··· TEXT

Die Ausgabenbremse begrenzt den Spielraum der Kassen bei Ärzteverträgen, Bauprojekten und beim Personal. Nun machte das Sozialministerium ernst und legte österreichweit gegen die Dienstpostenpläne 2019 sein Veto ein.

Dabei geht es nicht um Kosten, denn die 48 Stellen in der Steiermark und die acht in Kärnten, die keinen Eingang in den Plan finden dürfen, sind finanziell bedeckt, die Beschäftigten seit Monaten angestellt, ihre Tätigkeitsbereiche unumstritten. Laut Josef Harb (GKK-Obmann Steiermark) und Johann Lintner (GKK-Direktor Kärnten) geht es dabei um die Case Manager im Reha-Bereich, die gesetzlich vorgeschrieben sind, um Datensicherheitsmanager und Personal im Bereich der (kostensparenden) Prävention etc.

Aber: Das Ministerium blockiert die Festschreibung, offenbar, um sich Spielraum zu schaffen: Spielraum dafür, dass diese Stellen nicht nachbesetzt werden müssen, wenn jemand ausfällt. Bis 2028 will man ja 30 Prozent des Personals einsparen.

······

AUFGABENSTELLUNG:
• 1. Geben Sie den Absatz des Textes über die Dienstpostenpläne, der mit „Dabei geht es nicht um Kosten“ beginnt, als knappe Stichpunktliste wieder und behalten Sie die wesentlichen Fakten bei.
• 2. Schreiben Sie den Text über das Veto gegen die Dienstpostenpläne im Anschluss an seinen letzten Satz weiter.

··· ANGEZEIGTE EINTRÄGE

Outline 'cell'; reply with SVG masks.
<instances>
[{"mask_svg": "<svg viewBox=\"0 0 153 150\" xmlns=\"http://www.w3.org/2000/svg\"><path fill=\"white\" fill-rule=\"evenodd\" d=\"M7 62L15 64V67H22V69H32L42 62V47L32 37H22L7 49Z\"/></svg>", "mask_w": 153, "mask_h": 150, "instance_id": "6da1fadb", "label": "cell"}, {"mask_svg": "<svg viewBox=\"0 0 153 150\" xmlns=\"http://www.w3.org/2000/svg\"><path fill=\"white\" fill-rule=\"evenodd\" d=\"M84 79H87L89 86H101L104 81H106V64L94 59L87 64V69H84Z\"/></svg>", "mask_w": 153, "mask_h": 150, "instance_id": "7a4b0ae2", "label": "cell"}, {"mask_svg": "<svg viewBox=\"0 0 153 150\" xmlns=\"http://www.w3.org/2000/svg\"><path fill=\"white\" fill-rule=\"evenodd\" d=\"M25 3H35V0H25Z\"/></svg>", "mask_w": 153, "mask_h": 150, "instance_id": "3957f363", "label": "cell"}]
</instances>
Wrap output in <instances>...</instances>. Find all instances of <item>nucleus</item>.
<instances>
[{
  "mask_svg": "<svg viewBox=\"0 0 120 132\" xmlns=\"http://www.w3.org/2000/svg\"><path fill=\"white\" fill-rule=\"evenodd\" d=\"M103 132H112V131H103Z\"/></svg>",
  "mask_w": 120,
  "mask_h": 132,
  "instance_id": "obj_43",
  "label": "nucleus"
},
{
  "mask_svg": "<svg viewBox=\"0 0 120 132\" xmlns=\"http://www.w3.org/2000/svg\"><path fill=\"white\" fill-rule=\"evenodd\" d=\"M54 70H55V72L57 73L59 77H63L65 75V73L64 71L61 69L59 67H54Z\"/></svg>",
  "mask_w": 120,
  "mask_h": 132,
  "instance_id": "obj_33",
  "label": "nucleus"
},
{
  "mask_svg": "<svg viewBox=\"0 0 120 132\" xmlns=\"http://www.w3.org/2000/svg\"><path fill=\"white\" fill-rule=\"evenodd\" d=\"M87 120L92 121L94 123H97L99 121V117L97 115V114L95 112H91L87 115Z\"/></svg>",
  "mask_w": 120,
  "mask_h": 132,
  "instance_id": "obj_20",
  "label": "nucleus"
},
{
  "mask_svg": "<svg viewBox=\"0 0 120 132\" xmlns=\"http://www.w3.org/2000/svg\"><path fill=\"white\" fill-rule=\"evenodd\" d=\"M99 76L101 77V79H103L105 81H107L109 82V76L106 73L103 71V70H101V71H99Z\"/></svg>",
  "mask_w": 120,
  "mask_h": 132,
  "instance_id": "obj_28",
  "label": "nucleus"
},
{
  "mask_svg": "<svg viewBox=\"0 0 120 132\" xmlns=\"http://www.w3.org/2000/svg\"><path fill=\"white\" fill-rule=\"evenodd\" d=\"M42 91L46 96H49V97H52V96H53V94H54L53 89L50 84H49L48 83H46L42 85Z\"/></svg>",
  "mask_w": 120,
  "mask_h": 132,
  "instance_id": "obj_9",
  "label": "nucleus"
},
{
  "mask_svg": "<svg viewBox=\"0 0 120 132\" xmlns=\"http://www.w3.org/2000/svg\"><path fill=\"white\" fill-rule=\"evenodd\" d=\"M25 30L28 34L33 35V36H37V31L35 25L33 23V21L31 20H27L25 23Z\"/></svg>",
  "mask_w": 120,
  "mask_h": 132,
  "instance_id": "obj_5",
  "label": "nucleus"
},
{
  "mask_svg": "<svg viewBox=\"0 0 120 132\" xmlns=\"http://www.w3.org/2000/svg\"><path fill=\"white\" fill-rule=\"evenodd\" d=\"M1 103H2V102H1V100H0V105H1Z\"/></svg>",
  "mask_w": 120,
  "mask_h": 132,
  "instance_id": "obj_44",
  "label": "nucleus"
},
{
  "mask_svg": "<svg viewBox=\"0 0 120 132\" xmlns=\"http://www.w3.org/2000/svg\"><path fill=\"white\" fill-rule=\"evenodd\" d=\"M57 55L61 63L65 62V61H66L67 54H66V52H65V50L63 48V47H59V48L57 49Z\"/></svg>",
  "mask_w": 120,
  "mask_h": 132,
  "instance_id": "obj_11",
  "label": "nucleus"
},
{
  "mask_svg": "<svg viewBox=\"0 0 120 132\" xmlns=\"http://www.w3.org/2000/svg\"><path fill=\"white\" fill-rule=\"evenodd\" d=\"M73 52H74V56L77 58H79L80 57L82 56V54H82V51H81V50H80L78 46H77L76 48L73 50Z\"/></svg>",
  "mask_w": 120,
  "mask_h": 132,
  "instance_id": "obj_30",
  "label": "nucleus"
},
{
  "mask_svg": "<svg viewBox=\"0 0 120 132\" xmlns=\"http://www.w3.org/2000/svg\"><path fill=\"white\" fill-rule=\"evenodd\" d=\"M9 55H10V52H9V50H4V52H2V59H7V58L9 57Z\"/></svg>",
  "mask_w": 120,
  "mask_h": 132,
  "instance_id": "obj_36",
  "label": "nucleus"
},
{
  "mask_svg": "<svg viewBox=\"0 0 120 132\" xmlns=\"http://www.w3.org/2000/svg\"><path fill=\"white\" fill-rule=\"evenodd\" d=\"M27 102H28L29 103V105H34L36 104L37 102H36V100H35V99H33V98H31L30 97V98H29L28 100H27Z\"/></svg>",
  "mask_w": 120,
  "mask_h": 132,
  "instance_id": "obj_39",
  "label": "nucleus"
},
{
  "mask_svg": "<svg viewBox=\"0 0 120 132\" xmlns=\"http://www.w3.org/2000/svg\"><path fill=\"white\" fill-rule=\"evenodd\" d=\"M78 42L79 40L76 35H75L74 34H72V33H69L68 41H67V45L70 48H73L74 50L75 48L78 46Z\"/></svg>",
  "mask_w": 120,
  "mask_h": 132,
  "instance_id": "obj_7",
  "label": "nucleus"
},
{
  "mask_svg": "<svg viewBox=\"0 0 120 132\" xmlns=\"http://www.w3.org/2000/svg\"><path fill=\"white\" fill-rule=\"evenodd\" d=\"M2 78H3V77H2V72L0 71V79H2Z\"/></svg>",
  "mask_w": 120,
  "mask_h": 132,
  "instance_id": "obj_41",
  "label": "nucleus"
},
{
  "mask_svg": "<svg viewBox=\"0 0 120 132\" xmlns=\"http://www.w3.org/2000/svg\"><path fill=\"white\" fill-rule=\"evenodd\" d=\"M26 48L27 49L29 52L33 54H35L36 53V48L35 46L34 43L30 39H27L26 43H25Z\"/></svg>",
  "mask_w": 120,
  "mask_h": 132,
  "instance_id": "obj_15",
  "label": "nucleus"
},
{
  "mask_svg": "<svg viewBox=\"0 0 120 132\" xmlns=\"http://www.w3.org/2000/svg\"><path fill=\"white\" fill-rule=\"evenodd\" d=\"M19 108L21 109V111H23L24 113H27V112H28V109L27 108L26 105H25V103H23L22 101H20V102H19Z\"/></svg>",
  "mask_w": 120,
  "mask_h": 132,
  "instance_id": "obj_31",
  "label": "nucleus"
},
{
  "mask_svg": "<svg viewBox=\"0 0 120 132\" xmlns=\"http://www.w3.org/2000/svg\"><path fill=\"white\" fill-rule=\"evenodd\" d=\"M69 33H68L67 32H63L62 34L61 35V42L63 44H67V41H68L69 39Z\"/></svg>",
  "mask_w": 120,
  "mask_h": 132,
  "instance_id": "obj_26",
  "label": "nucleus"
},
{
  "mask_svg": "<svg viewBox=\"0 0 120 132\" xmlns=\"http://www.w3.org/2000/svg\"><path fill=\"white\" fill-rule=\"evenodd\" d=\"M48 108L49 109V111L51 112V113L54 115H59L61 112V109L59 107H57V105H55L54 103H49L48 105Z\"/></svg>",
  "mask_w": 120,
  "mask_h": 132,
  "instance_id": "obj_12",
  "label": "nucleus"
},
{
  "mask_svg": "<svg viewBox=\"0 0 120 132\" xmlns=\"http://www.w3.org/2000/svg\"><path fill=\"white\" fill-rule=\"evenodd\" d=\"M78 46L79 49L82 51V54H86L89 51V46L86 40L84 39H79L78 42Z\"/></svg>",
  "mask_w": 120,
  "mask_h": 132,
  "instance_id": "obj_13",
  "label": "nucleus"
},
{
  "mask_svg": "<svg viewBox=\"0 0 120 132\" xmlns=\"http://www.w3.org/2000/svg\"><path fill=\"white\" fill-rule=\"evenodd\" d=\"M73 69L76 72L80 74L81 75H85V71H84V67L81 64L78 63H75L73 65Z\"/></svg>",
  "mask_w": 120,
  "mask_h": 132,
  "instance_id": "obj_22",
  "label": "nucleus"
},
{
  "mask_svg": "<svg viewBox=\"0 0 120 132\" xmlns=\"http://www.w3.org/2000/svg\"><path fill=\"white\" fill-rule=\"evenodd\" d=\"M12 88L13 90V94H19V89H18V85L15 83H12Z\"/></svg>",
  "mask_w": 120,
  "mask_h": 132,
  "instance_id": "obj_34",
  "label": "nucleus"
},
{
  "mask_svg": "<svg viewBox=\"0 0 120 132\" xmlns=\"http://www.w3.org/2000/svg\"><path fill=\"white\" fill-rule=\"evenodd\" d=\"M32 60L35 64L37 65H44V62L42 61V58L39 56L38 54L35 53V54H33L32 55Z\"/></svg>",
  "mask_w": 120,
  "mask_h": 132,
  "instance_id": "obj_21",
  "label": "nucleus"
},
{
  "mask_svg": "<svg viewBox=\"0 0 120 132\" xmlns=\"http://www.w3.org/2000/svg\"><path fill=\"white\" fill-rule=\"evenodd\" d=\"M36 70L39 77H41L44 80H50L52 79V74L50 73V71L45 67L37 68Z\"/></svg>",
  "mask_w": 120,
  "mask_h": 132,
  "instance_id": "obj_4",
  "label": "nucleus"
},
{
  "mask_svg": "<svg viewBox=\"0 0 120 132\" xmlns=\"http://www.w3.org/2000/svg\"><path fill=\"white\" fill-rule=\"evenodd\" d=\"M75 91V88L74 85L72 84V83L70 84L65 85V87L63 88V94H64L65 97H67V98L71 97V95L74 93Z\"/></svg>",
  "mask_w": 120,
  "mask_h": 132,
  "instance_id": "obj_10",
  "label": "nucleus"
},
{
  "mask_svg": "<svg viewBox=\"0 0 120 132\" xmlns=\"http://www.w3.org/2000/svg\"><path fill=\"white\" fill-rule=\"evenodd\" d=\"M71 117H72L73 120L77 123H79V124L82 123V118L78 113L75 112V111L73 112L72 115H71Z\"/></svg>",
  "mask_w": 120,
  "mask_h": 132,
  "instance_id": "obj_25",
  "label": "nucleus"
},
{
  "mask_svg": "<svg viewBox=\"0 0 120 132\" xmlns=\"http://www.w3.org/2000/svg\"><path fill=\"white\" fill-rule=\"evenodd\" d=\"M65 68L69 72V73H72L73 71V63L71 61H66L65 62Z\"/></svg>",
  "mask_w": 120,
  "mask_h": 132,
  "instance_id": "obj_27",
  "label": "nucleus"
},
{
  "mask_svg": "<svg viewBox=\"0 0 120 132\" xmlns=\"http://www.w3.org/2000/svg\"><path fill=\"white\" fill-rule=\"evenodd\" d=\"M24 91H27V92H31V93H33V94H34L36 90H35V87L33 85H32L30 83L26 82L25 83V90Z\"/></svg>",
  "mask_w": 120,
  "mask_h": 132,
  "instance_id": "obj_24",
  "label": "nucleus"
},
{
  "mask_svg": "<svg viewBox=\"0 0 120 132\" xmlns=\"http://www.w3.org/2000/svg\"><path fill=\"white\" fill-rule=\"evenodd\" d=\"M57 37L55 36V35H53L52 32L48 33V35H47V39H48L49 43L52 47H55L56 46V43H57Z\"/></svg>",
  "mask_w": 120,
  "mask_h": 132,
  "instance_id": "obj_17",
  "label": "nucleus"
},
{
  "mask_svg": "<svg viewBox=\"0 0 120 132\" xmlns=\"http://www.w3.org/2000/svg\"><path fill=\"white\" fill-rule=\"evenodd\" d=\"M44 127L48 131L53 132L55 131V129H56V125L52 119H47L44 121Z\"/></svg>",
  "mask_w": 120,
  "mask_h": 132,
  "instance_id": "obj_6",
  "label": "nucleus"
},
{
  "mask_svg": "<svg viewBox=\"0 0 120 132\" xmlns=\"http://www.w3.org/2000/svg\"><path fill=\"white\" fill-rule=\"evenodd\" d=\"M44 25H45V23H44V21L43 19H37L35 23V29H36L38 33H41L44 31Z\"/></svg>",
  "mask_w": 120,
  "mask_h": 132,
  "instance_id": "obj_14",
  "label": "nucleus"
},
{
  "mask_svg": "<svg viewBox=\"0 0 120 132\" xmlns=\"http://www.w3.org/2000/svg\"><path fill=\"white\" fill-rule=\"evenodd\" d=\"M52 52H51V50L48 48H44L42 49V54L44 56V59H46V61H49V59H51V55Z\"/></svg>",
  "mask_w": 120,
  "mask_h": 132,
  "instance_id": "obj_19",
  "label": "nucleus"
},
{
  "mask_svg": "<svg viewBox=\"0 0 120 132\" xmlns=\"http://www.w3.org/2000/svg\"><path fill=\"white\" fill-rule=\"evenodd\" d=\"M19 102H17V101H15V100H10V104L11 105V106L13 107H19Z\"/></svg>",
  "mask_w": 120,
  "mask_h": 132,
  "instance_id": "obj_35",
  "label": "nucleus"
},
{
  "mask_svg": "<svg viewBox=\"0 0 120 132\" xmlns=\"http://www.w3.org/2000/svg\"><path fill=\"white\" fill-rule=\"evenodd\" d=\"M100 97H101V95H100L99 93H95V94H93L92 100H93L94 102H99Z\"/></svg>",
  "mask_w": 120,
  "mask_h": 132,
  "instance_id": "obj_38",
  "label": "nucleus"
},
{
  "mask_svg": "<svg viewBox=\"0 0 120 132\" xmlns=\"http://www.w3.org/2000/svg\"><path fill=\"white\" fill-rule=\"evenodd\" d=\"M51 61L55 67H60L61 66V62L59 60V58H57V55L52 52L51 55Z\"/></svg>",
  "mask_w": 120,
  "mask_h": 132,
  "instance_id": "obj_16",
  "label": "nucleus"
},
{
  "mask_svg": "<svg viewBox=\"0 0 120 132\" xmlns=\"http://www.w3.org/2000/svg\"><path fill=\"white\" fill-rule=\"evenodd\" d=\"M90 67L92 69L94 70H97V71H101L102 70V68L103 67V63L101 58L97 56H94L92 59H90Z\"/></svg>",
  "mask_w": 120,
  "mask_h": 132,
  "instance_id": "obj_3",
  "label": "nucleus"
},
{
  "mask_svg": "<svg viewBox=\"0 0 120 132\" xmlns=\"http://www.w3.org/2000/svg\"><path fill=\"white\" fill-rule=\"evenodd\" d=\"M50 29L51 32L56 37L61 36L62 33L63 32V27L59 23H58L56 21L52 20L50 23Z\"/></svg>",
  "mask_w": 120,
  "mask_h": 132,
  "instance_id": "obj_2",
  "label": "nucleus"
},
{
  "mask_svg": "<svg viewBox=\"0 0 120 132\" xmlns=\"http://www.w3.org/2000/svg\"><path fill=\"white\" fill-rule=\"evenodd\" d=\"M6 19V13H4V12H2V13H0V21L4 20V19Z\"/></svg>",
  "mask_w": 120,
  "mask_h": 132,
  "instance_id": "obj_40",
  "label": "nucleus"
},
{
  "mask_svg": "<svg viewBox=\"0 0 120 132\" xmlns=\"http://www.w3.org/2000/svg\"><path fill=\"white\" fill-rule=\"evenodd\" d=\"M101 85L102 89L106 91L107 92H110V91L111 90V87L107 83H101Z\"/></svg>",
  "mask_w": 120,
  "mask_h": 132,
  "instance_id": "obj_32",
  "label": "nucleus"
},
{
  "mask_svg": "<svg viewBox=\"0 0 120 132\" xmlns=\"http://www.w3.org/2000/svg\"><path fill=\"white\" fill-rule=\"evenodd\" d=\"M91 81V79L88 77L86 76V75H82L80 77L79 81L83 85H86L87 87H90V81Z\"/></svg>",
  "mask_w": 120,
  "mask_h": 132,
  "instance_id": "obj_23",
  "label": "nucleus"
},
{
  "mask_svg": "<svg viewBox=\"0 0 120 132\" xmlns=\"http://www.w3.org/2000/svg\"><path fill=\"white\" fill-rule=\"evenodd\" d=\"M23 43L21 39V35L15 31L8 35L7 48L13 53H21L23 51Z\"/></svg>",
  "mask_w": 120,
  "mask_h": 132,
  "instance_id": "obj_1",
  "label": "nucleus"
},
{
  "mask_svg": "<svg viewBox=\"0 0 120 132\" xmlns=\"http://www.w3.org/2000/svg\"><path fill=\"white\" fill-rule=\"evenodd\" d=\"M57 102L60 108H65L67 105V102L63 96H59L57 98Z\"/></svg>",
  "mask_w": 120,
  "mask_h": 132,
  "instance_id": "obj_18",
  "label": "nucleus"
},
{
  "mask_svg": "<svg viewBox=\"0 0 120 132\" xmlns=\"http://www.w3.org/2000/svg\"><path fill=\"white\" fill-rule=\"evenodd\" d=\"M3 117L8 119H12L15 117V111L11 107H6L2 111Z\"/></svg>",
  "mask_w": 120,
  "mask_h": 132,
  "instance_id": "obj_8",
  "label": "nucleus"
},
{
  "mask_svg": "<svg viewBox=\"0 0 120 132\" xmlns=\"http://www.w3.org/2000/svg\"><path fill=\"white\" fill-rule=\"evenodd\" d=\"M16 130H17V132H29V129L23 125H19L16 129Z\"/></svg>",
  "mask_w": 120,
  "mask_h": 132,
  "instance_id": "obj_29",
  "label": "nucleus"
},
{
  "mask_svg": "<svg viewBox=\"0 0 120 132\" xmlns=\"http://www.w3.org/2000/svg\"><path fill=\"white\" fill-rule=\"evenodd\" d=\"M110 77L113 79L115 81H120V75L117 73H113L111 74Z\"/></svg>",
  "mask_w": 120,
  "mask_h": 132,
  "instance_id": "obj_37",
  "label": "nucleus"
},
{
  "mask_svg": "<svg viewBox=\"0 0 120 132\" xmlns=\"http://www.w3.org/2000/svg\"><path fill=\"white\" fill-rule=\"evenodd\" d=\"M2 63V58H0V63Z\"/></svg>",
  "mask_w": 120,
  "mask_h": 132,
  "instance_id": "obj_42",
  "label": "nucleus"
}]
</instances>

······

LÖSUNGEN JE AUFGABE:
• 1.
- Die Kosten sind nicht der Grund: Die 48 Stellen in der Steiermark und die acht in Kärnten, die nicht in den Plan aufgenommen werden dürfen, sind finanziell bedeckt.
- Die Beschäftigten sind seit Monaten angestellt, ihre Tätigkeitsbereiche sind unumstritten.
- Betroffen sind laut Josef Harb (GKK-Obmann Steiermark) und Johann Lintner (GKK-Direktor Kärnten) unter anderem die gesetzlich vorgeschriebenen Case Manager im Reha-Bereich, Datensicherheitsmanager und Personal in der kostensparenden Prävention.

• 2.
Die Gesamtverträge mit Ärzten in der Steiermark und in Kärnten wurden dagegen nicht beeinsprucht, obwohl die Kosten den prognostizierten Rahmen übersteigen. Mit den Ärzten will sich Sozialministerin Beate Hartinger-Klein (FPÖ) offenbar nicht anlegen.

Die Ärzte bauen auch in Bezug auf die geplanten Primärversorgungszentren Druck auf: Sie wollen einen kassenfreien Raum, in dem Kassenärzte für bestimmte Leistungen privat Honorare verrechnen dürfen. Für Harb ein Schritt Richtung Zweiklassenmedizin.

Die Dienststellenpläne wurden von den Gremien einhellig trotz des ministeriellen Vetos beschlossen (mit den Stimmen der ÖVP-Arbeitnehmer und Arbeitgebervertreter). Sollte das Ministerium die Einwände doch noch berücksichtigen oder der VfGH korrigieren, treten sie automatisch in Kraft.